3. Results and Discussion
The compressive properties of the cements are presented in Table 2. VS showed a
non-statistically significant decrease in E (p > 0.999) and CS (p > 0.96) when stored
over time at physiological conditions up to 4 weeks. On the other hand, VS-LA
showed a statistically significant increase in E (p < 0.001) and CS (p < 0.003) when
stored over time at physiological conditions up to 4 weeks. At 24 h, the E and CS of
VS-LA were 77% and 72% lower than those of VS and these differences were
statistically significant (p < 0.001). Whereas, at 4 weeks, the E and CS of VS-LA
were 54% and 60% lower than those of VS and these differences were statistically
significant (p 0.01).
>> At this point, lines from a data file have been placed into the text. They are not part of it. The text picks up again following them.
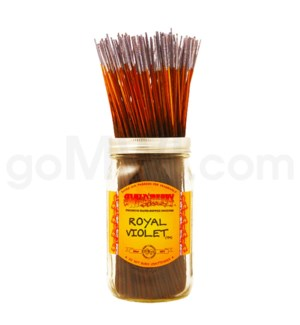Wildberry Incense Royal Violet 100/ct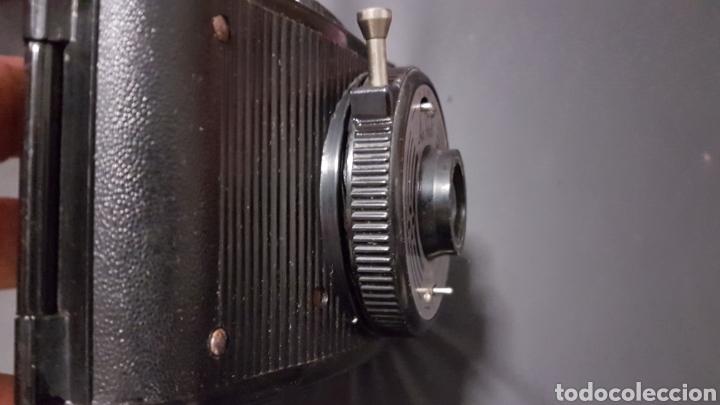 Cámara de fotos: Antigua camara fotografica As Phot As de trefle de baquelita hecha en francia - Foto 5 - 206380211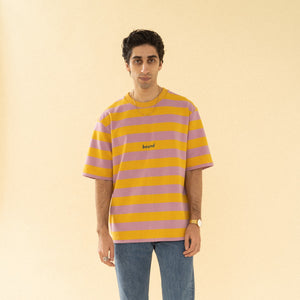 Load image into Gallery viewer, bound 'Granada' Stripe Tee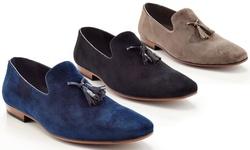 Henry Ferrera Slip-on Loafer Smoking Shoe With Tassels: Navy/9
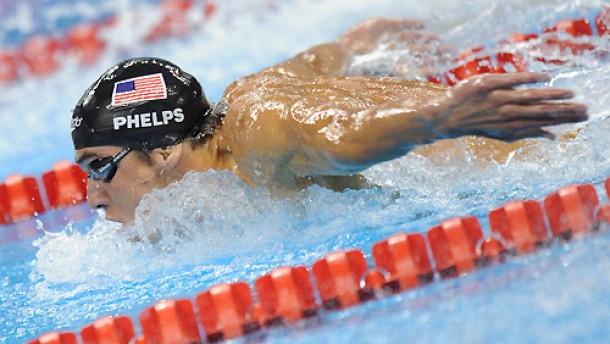 Michael Phelps kann es noch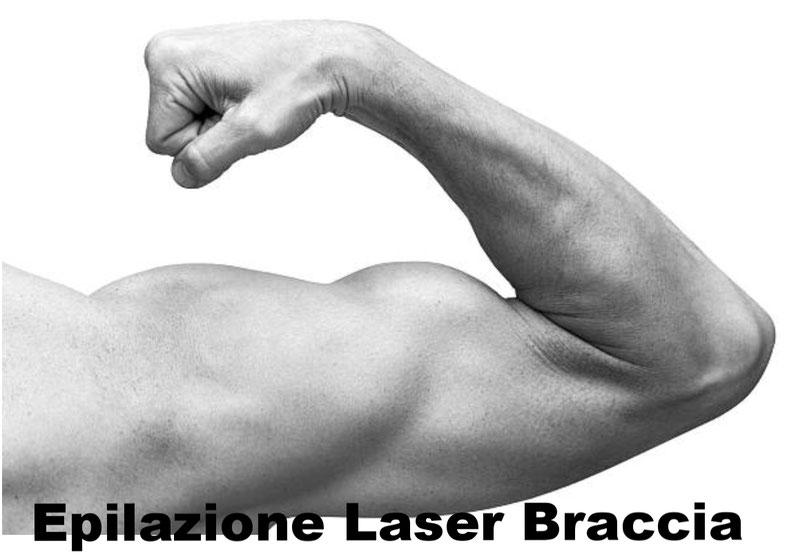 Depilazione definitiva pordenone depilazione schiena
The compressive properties of VS-LA, at 4 weeks, were in the
upper range of healthy vertebral cancellous bone [21, 53]. Furthermore, the
complementary test, which consisted in testing the 2-weeks group in PBS at 37 °C
indicated that CS was 12% lower (p < 0.04) and E was 89% higher (p < 0.001) for
VS, and that CS was 32% lower (p < 0.001) and E was 19% higher (p < 0.001) for
VS-LA, with respect to the same cements when tested in air at room temperature.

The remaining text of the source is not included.